[WORK REQUEST 1] In the Racket infix-operator excerpt below, how many lines of code does the entire implementation take?
[WORK REQUEST 2] Reproduce everything in the Racket infix-operator excerpt below from "(define-syntax-parser #%app" down to "[(_ a op:infix-op b)".

Fortunately, this macro is absolutely trivial to write. In fact, we can do it in a mere three lines of code, since it’s very minor sugar over the define-syntax definitions we were already writing:

(define-simple-macro (define-infix-operator op:id value:id
                       #:fixity {~and fixity {~or {~datum left} {~datum right}}})
  (define-syntax op (infix-operator #'value 'fixity)))

With this in hand, we can define some infix operators with a much nicer syntax:

(define-infix-operator + racket/base/+ #:fixity left)
(define-infix-operator - racket/base/- #:fixity left)
(define-infix-operator * racket/base/* #:fixity left)
(define-infix-operator / racket/base// #:fixity left)

(define-infix-operator ^ expt #:fixity right)
(define-infix-operator :: cons #:fixity right)

With these simple definitions, we can write some very nice mathematical expressions that use infix syntax, in ordinary #lang racket:

> {1 + 2 - 4}
-1
> {2 ^ 2 ^ 3}
256
> {{2 ^ 2} ^ 3}
64

And you know what’s most amazing about this? The entire thing is only 50 lines of code. Here is the entire implementation of infix operators from this blog post in a single code block, with absolutely nothing hidden or omitted:

#lang racket

(require (for-syntax syntax/parse/class/local-value
                     syntax/parse/class/paren-shape
                     syntax/transformer)
         (prefix-in racket/base/ racket/base)
         syntax/parse/define)

(begin-for-syntax
  (struct infix-operator (runtime-binding fixity)
    #:property prop:procedure
    (λ (operator stx)
      ((set!-transformer-procedure
        (make-variable-like-transformer
         (infix-operator-runtime-binding operator)))
       stx)))

  (define-syntax-class infix-op
    #:description "infix operator"
    #:attributes [fixity]
    [pattern {~var op (local-value infix-operator?)}
             #:attr fixity (infix-operator-fixity (attribute op.local-value))]))

(define-syntax-parser #%app
  [{~braces _ arg ...}
   #'(#%infix arg ...)]
  [(_ arg ...)
   #'(racket/base/#%app arg ...)])

(define-syntax-parser #%infix
  [(_ a op:infix-op b)
   #'(racket/base/#%app op a b)]
  [(_ a op:infix-op b more ...)
   #:when (eq? 'left (attribute op.fixity))
   #'(#%infix (#%infix a op b) more ...)]
  [(_ more ... a op:infix-op b)
   #:when (eq? 'right (attribute op.fixity))
   #'(#%infix more ... (#%infix a op b))])

(define-simple-macro (define-infix-operator op:id value:id
                       #:fixity {~and fixity {~or {~datum left} {~datum right}}})

[COLLECTED MATERIAL]

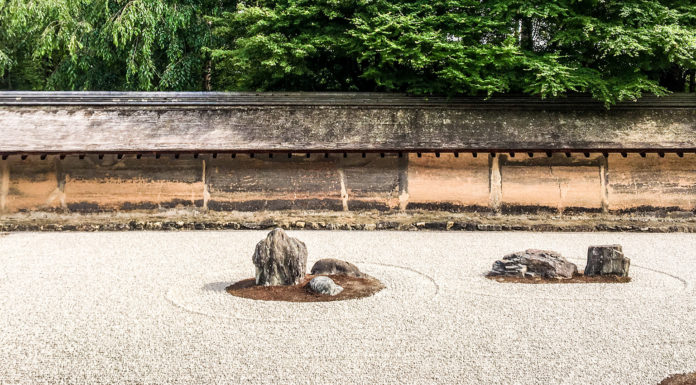 Contemplating the Mysterious Rock Garden of Ryoanji Temple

[ANSWER 1] 50 lines.

[ANSWER 2]
(define-syntax-parser #%app
  [{~braces _ arg ...}
   #'(#%infix arg ...)]
  [(_ arg ...)
   #'(racket/base/#%app arg ...)])

(define-syntax-parser #%infix
  [(_ a op:infix-op b)